- [Exercise 1]:
In the Victorian Cultural Network project description, what must the individual nodes or sites also act as?
- [Exercise 2]:
Extend the Victorian Cultural Network project description from its last sentence.
Top of Document excerpt
Victorian Cultural Network: Public Access Node

01.] Introduction
Project brief: Develop a modular physical environment to access digital content on line from Victoria's leading cultural institutions and create a physical experience that acts as an appropriate gateway to Victoria's cultural capital. The individual nodes or sites must also act as banners for this digital network initiative. The key collaborators in the Victorian Cultural Network are the Australian Centre for the Moving Image, Federation Square Management, Museum Victoria, the National Gallery of Victoria, State Library of Victoria and the Victorian Arts Centre Trust, the Koorie Heritage Trust and a number of regional institutions. The purpose of the project is to contextualise Victoria's cultural collections through stories and themes of state significance, making them available to the public as an online integrated resource, making that access easier and allowing for increased awareness of cultural programming.



This project presented a unique design opportunity to create a channel or portal into, not only individual Victorian cultural institutions, but also to a connected cultural landscape. It represented the possibility for new ways of accessing existing cultural collections and institutions and for linking them. We wanted to focus on presenting a design that captured some of the emerging possibilities, technically, spatially and strategically. Investment in new communications technology occurs against a background of ongoing cultural change on the part of the public and their use of communications technology. Their response to and expectations of contemporary technology are not static. What is impossible or unusable one year becomes desirable the next and ordinary and expected the year after. The design had to allow for possible technology changes without undue disruption or reconfiguring.
Bottom of Document excerpt
Top of Records provided
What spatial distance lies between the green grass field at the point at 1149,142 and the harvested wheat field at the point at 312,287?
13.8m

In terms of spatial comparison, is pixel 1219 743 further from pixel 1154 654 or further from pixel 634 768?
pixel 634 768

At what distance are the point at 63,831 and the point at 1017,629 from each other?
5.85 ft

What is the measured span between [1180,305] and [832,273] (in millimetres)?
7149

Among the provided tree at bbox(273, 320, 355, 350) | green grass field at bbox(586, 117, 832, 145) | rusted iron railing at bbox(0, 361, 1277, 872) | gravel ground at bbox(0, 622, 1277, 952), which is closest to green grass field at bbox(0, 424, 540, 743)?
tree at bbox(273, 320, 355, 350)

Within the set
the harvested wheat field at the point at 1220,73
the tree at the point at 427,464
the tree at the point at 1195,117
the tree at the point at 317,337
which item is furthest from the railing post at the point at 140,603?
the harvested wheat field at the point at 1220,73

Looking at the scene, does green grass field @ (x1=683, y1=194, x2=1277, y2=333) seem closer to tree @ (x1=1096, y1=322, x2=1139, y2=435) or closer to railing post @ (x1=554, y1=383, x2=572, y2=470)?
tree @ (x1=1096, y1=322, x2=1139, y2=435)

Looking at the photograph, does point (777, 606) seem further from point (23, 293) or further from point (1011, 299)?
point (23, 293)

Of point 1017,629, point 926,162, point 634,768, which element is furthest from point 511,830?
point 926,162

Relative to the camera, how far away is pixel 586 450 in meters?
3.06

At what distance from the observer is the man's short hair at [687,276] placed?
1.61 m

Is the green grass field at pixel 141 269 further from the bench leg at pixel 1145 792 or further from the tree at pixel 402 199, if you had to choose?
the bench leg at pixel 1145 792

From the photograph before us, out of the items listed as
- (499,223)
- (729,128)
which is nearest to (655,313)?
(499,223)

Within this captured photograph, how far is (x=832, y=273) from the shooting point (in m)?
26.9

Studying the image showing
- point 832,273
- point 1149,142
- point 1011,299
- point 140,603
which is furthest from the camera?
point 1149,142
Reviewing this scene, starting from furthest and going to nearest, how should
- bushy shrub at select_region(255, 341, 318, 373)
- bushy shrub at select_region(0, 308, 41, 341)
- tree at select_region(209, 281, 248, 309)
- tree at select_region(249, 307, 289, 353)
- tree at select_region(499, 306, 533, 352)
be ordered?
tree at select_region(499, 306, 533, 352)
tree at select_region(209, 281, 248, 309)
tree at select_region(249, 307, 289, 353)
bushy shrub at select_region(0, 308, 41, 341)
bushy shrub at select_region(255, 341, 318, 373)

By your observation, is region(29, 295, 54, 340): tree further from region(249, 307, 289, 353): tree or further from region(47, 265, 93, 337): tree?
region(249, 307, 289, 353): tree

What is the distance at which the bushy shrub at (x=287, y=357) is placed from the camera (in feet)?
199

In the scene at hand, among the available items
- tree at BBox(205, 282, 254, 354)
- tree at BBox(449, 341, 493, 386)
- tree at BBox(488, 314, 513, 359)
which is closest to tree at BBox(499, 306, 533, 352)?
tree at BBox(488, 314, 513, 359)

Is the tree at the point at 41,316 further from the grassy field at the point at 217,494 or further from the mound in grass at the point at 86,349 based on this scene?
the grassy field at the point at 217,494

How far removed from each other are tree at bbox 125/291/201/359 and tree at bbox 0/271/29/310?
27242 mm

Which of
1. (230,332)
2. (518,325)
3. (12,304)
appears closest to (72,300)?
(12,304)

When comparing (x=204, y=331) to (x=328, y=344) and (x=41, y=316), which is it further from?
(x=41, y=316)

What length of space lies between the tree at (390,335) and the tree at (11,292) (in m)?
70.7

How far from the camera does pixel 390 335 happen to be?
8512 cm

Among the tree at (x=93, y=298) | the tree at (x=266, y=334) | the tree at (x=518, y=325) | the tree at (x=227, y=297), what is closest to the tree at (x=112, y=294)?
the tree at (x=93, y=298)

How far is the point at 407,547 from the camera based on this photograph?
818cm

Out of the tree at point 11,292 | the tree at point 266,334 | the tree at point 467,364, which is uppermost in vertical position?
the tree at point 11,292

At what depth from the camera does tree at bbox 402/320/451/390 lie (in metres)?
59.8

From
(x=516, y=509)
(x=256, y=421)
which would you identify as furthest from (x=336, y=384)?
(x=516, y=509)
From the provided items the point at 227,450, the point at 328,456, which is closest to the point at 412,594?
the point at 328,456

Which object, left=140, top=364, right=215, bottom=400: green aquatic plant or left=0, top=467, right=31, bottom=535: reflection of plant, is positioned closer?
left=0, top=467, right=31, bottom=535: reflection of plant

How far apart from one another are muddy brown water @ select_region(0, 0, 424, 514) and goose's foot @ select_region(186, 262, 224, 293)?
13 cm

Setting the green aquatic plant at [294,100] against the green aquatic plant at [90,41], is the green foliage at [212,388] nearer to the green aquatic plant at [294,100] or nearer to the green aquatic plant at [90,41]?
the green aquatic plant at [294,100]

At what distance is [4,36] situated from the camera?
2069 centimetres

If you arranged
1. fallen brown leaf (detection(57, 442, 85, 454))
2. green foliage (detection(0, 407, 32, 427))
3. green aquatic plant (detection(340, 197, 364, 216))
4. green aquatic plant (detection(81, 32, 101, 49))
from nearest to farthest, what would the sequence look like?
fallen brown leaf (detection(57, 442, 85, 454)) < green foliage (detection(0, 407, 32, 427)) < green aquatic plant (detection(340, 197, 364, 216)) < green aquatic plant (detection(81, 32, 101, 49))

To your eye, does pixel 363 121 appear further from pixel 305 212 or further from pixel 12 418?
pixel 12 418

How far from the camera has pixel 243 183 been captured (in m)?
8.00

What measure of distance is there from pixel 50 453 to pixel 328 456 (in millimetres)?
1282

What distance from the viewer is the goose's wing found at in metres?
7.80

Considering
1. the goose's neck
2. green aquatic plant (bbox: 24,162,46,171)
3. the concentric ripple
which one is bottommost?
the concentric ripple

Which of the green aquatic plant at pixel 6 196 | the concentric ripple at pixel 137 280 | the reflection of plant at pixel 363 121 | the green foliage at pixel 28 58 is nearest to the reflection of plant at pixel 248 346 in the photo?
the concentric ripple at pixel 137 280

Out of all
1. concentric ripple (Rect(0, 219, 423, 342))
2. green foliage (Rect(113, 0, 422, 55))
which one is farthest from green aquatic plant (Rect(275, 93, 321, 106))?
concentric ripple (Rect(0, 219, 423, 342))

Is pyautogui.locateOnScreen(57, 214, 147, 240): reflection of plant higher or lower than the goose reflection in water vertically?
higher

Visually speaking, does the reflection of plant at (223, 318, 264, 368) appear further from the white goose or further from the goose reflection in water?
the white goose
Bottom of Records provided
Top of Records provided
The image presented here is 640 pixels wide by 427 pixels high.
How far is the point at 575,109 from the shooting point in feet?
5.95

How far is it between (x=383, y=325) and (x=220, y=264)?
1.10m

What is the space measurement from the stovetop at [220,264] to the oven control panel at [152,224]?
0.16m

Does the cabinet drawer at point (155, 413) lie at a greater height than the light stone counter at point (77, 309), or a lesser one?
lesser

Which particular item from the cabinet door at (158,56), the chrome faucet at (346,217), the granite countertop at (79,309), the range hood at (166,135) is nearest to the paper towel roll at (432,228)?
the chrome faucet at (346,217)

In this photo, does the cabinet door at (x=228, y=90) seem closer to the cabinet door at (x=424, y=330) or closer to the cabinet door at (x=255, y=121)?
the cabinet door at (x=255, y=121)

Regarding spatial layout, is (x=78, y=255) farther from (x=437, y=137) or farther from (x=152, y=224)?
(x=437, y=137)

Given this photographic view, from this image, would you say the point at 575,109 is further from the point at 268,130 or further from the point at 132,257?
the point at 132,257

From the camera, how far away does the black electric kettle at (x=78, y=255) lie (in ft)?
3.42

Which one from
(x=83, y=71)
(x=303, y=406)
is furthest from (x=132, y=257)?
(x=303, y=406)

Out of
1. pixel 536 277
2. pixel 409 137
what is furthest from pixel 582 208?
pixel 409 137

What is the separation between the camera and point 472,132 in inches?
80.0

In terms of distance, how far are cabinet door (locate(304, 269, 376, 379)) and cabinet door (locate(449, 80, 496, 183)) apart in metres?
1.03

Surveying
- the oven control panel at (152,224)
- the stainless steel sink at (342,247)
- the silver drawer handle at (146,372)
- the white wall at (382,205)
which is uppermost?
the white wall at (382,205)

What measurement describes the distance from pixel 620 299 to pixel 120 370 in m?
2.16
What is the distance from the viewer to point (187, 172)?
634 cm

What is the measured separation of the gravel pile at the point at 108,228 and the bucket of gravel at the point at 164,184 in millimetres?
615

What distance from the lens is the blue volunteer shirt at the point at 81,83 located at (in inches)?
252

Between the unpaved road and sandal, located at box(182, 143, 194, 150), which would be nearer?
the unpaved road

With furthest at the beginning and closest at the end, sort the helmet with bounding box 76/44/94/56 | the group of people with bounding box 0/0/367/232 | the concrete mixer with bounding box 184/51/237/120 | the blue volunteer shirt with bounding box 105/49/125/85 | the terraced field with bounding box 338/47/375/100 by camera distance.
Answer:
Bottom of Records provided
Top of Records provided
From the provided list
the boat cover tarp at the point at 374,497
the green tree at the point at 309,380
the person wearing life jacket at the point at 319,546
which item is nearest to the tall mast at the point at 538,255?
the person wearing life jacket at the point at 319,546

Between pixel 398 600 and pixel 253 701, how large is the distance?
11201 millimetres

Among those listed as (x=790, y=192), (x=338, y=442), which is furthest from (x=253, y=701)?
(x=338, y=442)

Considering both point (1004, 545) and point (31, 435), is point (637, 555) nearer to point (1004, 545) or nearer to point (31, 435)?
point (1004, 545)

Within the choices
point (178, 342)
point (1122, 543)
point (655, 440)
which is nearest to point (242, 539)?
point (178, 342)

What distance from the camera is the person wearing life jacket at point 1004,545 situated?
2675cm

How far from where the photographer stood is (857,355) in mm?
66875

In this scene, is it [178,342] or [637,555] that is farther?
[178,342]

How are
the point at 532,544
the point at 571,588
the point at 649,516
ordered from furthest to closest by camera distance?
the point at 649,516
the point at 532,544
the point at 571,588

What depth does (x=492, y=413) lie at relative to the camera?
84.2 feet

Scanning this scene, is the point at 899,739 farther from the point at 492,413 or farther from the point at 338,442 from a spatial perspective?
Bottom of Records provided
- [Answer space 1]:
They must act as banners for the digital network initiative.

- [Answer space 2]:
The project to design the public access nodes began with research, surveying emerging technologies and public information system scenarios. Our intention was to address the pertinence of the broader underlying trends in information access and identify where benefits from a public access site could be made. The evolution and patronage of the internet, video games, chat rooms, blog sites, mobile phones, lap tops and ultra mobile personal computers, iPods, Mp3 players, cable television, vidcasting and podcasting has generated new patterns of use and expectation that previously did not exist. These changes are just the latest iterations in an ongoing evolution of modes of behaviour and interaction that are characteristic of a society that has gradually institutionalised innovation in communications technologies. Technologies like the internet, the Nintendo Wii and the iPod are tending to invite their users to proactively engage in customising and personalising their purchases unlike older pre-packaged communication products like television and books where the product is complete at the time of purchase. This sets up an expectation of greater user freedom and control. We needed to communicate a similar sense of user control in order to attract interest.



In the mind set of the general public architecture is the passive back ground to active technology and also the evermore pro-active user. Public spaces are understood as impassive and solid. Like the background cells in traditional animation, architectural environments never change while everything else glides past them as life unfolds. This is of course not the case with exhibition environments where walls can be moved and the spaces undergo significant change and are configured to create widely varying and rich experiences. These changes however appear to the general public as predetermined remotely and within the confines of a curatorially authorised domain. We wanted to give a sense of informality and potential change to the viewing nodes, that they might unfold or reconfigure. These access nodes are ambassadors of or taxis to the institutions and their collections.